▸ **The task**
The answer should be an exact repeat of the stretch of material below from the line containing "Tanzania, site O06, 2015-01-04" through the line containing "scientific name: Lophotibis cristata".

▸ **Provided material**
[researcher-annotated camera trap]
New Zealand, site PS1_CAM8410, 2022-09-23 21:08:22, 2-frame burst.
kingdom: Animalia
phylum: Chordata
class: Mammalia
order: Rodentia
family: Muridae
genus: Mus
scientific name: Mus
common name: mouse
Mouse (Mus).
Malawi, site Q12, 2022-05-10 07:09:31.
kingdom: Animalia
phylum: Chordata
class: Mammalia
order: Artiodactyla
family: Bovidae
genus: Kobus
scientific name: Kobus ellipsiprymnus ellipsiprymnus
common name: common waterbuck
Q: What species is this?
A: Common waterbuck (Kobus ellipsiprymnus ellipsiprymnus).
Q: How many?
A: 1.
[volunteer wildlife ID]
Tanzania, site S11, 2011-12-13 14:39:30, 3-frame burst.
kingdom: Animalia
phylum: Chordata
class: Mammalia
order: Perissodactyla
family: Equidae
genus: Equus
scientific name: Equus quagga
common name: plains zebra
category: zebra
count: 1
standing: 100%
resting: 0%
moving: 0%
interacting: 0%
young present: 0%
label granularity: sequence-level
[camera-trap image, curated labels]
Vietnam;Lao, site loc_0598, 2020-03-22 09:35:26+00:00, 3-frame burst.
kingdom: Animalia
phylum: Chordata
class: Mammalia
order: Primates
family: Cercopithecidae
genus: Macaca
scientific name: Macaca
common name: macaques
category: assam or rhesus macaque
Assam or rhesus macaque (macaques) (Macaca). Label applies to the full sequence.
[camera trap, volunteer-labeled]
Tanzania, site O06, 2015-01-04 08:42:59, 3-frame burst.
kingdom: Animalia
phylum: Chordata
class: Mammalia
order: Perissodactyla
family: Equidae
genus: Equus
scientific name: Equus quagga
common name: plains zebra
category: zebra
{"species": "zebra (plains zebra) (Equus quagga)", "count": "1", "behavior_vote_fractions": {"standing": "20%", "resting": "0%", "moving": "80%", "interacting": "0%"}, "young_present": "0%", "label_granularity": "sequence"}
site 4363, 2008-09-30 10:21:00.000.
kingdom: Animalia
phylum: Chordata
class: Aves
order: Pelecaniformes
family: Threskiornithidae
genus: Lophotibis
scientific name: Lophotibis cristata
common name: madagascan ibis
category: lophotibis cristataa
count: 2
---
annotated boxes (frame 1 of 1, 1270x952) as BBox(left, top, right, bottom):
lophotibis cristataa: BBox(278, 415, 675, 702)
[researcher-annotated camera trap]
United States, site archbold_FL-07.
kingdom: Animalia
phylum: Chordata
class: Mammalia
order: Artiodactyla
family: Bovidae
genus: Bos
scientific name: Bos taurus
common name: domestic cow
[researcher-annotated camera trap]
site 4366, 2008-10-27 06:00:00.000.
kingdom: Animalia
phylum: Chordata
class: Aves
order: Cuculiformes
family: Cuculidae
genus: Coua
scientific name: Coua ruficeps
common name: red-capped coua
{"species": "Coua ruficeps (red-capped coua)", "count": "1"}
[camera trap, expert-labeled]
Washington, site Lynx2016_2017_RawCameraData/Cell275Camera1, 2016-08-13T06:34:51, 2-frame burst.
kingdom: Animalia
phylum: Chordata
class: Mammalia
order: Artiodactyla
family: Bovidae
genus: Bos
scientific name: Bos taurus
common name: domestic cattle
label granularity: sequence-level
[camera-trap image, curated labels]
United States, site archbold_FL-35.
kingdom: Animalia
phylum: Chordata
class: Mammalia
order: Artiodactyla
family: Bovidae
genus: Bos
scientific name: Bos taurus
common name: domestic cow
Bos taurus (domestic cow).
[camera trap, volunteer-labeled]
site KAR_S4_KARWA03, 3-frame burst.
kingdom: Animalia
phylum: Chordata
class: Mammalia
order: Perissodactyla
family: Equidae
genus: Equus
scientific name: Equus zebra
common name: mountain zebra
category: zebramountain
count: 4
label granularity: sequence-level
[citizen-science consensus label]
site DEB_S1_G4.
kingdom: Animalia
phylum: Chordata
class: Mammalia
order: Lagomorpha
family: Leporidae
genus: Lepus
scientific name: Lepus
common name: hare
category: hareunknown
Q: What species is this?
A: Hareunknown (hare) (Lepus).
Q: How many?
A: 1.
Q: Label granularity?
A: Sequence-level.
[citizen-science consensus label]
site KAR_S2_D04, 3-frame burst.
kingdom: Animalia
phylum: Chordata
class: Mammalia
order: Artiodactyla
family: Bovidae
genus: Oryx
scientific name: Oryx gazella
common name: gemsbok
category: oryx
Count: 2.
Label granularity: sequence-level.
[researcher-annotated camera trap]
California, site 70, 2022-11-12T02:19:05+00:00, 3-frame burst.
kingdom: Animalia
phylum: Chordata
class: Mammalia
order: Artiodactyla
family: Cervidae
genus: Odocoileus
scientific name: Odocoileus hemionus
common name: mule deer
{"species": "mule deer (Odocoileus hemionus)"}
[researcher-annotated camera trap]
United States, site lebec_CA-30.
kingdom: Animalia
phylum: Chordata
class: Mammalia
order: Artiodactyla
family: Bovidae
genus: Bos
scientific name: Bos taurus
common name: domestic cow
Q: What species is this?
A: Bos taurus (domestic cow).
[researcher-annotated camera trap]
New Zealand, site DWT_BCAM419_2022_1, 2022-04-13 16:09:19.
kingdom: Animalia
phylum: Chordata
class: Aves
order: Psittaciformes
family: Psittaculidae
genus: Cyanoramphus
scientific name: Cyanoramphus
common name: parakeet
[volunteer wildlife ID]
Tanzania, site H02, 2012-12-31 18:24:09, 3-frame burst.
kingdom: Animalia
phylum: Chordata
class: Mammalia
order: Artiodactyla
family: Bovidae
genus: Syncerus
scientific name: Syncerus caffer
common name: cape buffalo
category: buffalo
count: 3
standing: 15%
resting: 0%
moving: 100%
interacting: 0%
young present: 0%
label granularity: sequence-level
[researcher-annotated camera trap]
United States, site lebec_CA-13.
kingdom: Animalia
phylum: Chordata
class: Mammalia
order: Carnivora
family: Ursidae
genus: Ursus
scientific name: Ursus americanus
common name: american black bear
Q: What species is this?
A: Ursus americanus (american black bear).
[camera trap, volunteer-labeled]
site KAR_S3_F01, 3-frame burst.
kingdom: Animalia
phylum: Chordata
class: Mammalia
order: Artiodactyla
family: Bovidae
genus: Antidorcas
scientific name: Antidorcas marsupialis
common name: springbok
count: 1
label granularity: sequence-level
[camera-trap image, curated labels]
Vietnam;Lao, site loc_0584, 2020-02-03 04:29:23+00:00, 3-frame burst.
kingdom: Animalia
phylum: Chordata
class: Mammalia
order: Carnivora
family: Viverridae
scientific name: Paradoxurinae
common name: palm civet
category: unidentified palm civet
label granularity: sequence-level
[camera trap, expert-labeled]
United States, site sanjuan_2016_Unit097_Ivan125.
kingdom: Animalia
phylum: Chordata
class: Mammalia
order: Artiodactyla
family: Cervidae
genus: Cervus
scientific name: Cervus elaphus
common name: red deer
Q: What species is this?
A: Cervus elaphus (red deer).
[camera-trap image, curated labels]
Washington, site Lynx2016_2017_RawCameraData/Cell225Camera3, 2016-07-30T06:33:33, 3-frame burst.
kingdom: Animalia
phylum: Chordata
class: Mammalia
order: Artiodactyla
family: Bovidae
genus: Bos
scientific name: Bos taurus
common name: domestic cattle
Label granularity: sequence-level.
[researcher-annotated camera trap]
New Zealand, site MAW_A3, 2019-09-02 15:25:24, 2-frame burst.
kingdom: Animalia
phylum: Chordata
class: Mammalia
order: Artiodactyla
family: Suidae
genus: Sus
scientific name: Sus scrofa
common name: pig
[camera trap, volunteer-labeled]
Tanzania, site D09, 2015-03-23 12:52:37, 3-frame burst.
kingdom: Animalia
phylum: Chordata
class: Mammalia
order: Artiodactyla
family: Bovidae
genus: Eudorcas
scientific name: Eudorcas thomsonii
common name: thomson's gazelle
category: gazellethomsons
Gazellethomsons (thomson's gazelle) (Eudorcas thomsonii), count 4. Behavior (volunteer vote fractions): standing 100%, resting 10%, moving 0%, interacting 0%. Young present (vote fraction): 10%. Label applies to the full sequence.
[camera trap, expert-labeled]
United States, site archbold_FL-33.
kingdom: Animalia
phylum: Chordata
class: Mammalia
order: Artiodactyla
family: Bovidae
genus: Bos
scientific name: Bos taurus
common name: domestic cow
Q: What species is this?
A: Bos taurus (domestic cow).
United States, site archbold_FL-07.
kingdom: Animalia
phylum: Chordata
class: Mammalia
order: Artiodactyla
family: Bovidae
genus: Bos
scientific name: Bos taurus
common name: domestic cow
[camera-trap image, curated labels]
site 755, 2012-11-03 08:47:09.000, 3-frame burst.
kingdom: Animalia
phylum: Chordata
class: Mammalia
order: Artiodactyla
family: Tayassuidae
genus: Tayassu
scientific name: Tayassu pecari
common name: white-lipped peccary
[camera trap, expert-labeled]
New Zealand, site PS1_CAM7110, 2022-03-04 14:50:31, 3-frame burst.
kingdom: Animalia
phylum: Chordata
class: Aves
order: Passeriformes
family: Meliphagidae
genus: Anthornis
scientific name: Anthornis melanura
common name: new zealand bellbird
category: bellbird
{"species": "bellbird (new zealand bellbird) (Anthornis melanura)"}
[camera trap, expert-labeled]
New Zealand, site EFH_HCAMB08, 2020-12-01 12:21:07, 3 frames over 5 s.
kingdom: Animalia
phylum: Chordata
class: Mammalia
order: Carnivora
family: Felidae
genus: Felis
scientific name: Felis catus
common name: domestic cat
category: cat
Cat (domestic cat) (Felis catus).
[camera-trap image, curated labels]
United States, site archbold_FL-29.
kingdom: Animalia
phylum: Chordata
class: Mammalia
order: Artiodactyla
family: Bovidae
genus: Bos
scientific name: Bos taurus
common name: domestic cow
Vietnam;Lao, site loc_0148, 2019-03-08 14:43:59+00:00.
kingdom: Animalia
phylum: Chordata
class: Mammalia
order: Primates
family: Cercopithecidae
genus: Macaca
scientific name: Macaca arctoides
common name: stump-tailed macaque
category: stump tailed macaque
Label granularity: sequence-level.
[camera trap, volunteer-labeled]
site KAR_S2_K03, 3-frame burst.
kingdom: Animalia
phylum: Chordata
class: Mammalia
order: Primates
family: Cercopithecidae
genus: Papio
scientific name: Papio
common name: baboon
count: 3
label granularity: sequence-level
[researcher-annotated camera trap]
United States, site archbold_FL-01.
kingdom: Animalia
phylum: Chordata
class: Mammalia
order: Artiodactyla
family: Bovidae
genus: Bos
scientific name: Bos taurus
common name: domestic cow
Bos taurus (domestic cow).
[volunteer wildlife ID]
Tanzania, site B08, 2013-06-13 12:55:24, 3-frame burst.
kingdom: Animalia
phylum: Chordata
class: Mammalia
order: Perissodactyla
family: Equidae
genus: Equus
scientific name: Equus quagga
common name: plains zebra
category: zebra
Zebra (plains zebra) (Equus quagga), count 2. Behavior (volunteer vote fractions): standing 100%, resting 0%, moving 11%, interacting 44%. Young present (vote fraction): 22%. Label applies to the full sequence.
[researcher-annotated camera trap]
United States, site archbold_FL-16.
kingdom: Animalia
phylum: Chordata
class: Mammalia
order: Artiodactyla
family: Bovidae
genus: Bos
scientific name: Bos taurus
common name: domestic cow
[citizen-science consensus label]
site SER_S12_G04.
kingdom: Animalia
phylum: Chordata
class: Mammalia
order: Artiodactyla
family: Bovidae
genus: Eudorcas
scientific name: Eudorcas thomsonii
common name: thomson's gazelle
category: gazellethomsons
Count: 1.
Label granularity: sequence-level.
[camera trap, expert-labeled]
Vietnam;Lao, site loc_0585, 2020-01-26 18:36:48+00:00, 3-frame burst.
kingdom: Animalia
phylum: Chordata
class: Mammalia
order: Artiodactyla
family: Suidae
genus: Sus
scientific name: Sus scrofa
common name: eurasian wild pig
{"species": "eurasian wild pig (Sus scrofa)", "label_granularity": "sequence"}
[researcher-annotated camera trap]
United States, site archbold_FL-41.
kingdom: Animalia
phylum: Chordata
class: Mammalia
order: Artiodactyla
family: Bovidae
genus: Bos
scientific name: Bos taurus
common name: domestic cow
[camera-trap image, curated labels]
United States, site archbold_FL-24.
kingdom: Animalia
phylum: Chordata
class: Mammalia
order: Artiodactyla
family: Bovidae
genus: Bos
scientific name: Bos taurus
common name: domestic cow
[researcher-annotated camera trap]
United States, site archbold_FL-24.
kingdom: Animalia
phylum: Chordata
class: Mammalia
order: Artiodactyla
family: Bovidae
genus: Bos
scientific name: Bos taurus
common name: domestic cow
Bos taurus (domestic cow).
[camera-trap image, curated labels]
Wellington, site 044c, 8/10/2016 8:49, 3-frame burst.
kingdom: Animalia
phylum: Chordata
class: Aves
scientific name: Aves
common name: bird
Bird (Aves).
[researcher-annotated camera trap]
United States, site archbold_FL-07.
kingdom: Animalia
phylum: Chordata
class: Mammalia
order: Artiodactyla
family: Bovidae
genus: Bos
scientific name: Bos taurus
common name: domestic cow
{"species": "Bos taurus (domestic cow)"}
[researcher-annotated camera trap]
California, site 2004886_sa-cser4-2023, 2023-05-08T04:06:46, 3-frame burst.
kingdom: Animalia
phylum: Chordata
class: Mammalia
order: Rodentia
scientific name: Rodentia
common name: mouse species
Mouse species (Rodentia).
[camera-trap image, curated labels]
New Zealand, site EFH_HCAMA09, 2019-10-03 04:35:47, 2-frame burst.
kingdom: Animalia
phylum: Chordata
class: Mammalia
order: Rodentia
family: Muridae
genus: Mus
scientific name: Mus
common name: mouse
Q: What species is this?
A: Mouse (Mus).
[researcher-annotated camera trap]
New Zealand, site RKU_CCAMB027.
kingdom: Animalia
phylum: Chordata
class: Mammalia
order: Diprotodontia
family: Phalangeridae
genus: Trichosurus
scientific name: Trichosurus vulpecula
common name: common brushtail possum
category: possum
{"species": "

▸ **Result for this exercise**
Tanzania, site O06, 2015-01-04 08:42:59, 3-frame burst.
kingdom: Animalia
phylum: Chordata
class: Mammalia
order: Perissodactyla
family: Equidae
genus: Equus
scientific name: Equus quagga
common name: plains zebra
category: zebra
{"species": "zebra (plains zebra) (Equus quagga)", "count": "1", "behavior_vote_fractions": {"standing": "20%", "resting": "0%", "moving": "80%", "interacting": "0%"}, "young_present": "0%", "label_granularity": "sequence"}
site 4363, 2008-09-30 10:21:00.000.
kingdom: Animalia
phylum: Chordata
class: Aves
order: Pelecaniformes
family: Threskiornithidae
genus: Lophotibis
scientific name: Lophotibis cristata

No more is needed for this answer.